---- Dataset records

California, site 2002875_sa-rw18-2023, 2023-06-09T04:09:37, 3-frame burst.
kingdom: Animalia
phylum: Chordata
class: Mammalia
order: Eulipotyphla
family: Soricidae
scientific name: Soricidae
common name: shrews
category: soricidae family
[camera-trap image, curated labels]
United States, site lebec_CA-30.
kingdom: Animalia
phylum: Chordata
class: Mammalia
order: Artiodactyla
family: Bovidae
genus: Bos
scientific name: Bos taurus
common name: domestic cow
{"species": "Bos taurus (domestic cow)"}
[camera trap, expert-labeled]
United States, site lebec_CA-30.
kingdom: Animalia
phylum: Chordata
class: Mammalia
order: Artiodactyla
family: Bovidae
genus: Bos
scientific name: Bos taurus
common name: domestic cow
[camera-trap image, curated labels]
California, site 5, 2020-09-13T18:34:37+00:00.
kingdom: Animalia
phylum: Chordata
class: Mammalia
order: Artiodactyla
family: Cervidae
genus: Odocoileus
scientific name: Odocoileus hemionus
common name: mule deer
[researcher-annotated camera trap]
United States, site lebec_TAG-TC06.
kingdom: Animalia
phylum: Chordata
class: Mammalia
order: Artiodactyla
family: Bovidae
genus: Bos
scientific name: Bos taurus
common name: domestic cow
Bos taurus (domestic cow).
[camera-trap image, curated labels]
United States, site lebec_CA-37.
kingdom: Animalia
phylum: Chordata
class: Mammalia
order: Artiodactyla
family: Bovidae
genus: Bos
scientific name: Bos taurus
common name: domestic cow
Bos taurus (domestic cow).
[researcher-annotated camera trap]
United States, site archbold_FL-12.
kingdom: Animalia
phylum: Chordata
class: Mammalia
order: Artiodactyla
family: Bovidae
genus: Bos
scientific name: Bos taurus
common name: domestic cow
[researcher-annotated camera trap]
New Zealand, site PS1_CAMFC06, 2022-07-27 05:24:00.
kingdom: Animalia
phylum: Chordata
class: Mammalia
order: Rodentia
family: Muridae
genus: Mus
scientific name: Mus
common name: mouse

--------

Each line from the one holding "scientific name: Odocoileus hemionus" to the end of the data above goes into the answer exactly as written, and no other line does.

scientific name: Odocoileus hemionus
common name: mule deer
[researcher-annotated camera trap]
United States, site lebec_TAG-TC06.
kingdom: Animalia
phylum: Chordata
class: Mammalia
order: Artiodactyla
family: Bovidae
genus: Bos
scientific name: Bos taurus
common name: domestic cow
Bos taurus (domestic cow).
[camera-trap image, curated labels]
United States, site lebec_CA-37.
kingdom: Animalia
phylum: Chordata
class: Mammalia
order: Artiodactyla
family: Bovidae
genus: Bos
scientific name: Bos taurus
common name: domestic cow
Bos taurus (domestic cow).
[researcher-annotated camera trap]
United States, site archbold_FL-12.
kingdom: Animalia
phylum: Chordata
class: Mammalia
order: Artiodactyla
family: Bovidae
genus: Bos
scientific name: Bos taurus
common name: domestic cow
[researcher-annotated camera trap]
New Zealand, site PS1_CAMFC06, 2022-07-27 05:24:00.
kingdom: Animalia
phylum: Chordata
class: Mammalia
order: Rodentia
family: Muridae
genus: Mus
scientific name: Mus
common name: mouse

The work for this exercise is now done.